--- EXTRACT PROVIDED Enclosed Below ---

Consider if the inlining extension didn't want to inline inside function calls for some reason:

aspect production call
top::Expr ::= f::Name a::Exprs
{
  top.inline = call(f, a.inline);
}
aspect production consExpr
top::Exprs ::= h::Expr t::Exprs
{
  top.inline = consExpr(h.inline, t.inline);
  h.subs = [];
}

The inlining extension assumes that a.inline in call has no dependencies, and another extension might aspect call and rely on this, but in fact there is a hidden transitive dependency on a.subs. To prevent this, we need to restrict that children of an implementation production that were shared in the dispatch signature cannot generally be shared; they can only be shared as the corresponding child of another production that also implements the same dispatch. For example, one could still write this:

abstract production implicitSynAttributeDef implements AttributeDef
top::ProductionStmt ::= dl::DefLHS attr::QNameAttrOccur e::Expr
{
  e.env = top.env;
  e.downSubst = top.downSubst;
  ...
  forwards to synthesizedAttributeDef(dl, attr, e.monadRewriting);
}

However, there isn't a way to implement negFoo without re-decorating e. This problem is avoided by the alternative version of operator overloading that binds the operands as let expressions:

dispatch UnaryOp = Expr ::= @e::Expr;

production negOp
top::Expr ::= e::Expr
{
  e.env = top.env;
  local eVar::Name = freshName();
  forwards to
    case e.typerep.negProd, e.typerep.negOverload of
    | just(prod), _ -> prod(e)
    | _, just(prod) -> let_(eVar, @e, prod(eVar))
    | _, _ -> errorExpr("Can't negate " ++ showType(e.typerep))

--- End of Enclosed EXTRACT PROVIDED ---

§ **WORK REQUIRED**
Write out, word for word, the part of the excerpt on inlining and dispatch that runs from "However, there isn't" up to and including "let_(eVar, @e, prod(eVar))". Rely on the excerpt alone, without drawing on outside knowledge.

--- RECORD EXCERPTS Enclosed Below ---

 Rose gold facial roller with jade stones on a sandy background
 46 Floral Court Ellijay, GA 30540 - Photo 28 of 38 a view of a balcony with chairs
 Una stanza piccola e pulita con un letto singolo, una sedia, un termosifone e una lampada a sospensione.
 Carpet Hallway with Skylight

--- End of Enclosed RECORD EXCERPTS ---
--- RECORD EXCERPTS Enclosed Below ---

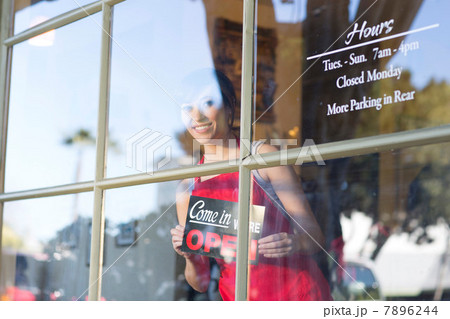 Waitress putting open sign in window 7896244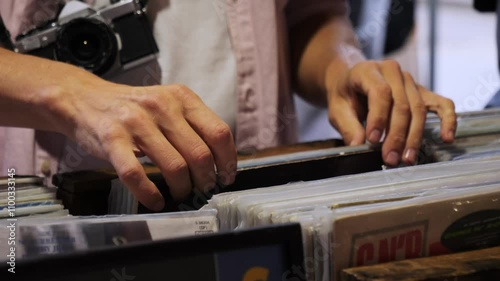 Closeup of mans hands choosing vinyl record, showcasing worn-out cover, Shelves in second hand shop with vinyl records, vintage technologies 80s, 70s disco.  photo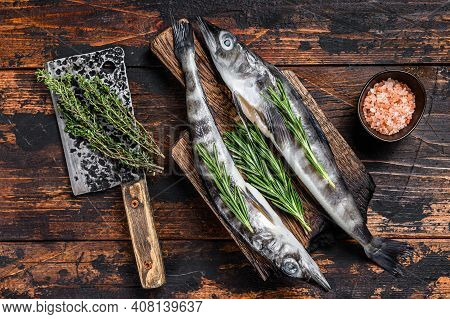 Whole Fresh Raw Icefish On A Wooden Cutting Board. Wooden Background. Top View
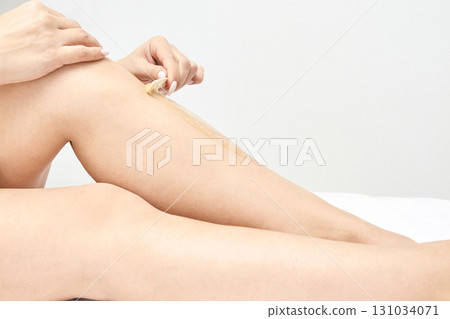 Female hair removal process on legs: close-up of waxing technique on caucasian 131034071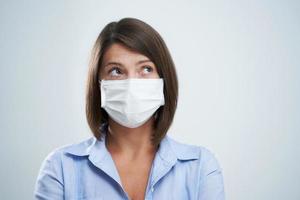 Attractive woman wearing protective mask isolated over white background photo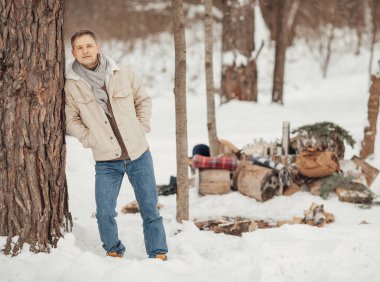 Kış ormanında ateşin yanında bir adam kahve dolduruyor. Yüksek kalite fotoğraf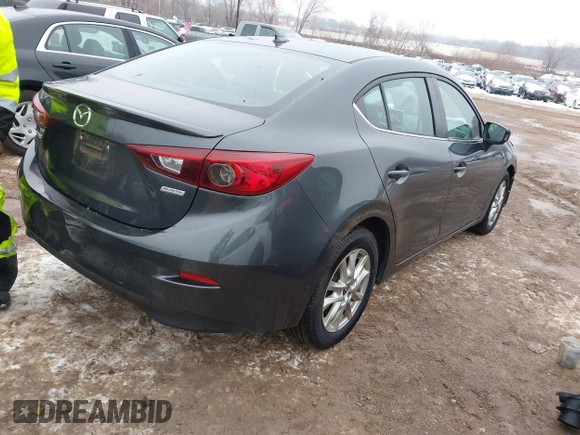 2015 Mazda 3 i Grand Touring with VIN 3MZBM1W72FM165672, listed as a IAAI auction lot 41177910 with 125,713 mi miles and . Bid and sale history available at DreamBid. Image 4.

--- End of Enclosed RECORD EXCERPTS ---

§ **EXERCISE RESULT**
However, there isn't a way to implement negFoo without re-decorating e. This problem is avoided by the alternative version of operator overloading that binds the operands as let expressions:

dispatch UnaryOp = Expr ::= @e::Expr;

production negOp
top::Expr ::= e::Expr
{
  e.env = top.env;
  local eVar::Name = freshName();
  forwards to
    case e.typerep.negProd, e.typerep.negOverload of
    | just(prod), _ -> prod(e)
    | _, just(prod) -> let_(eVar, @e, prod(eVar))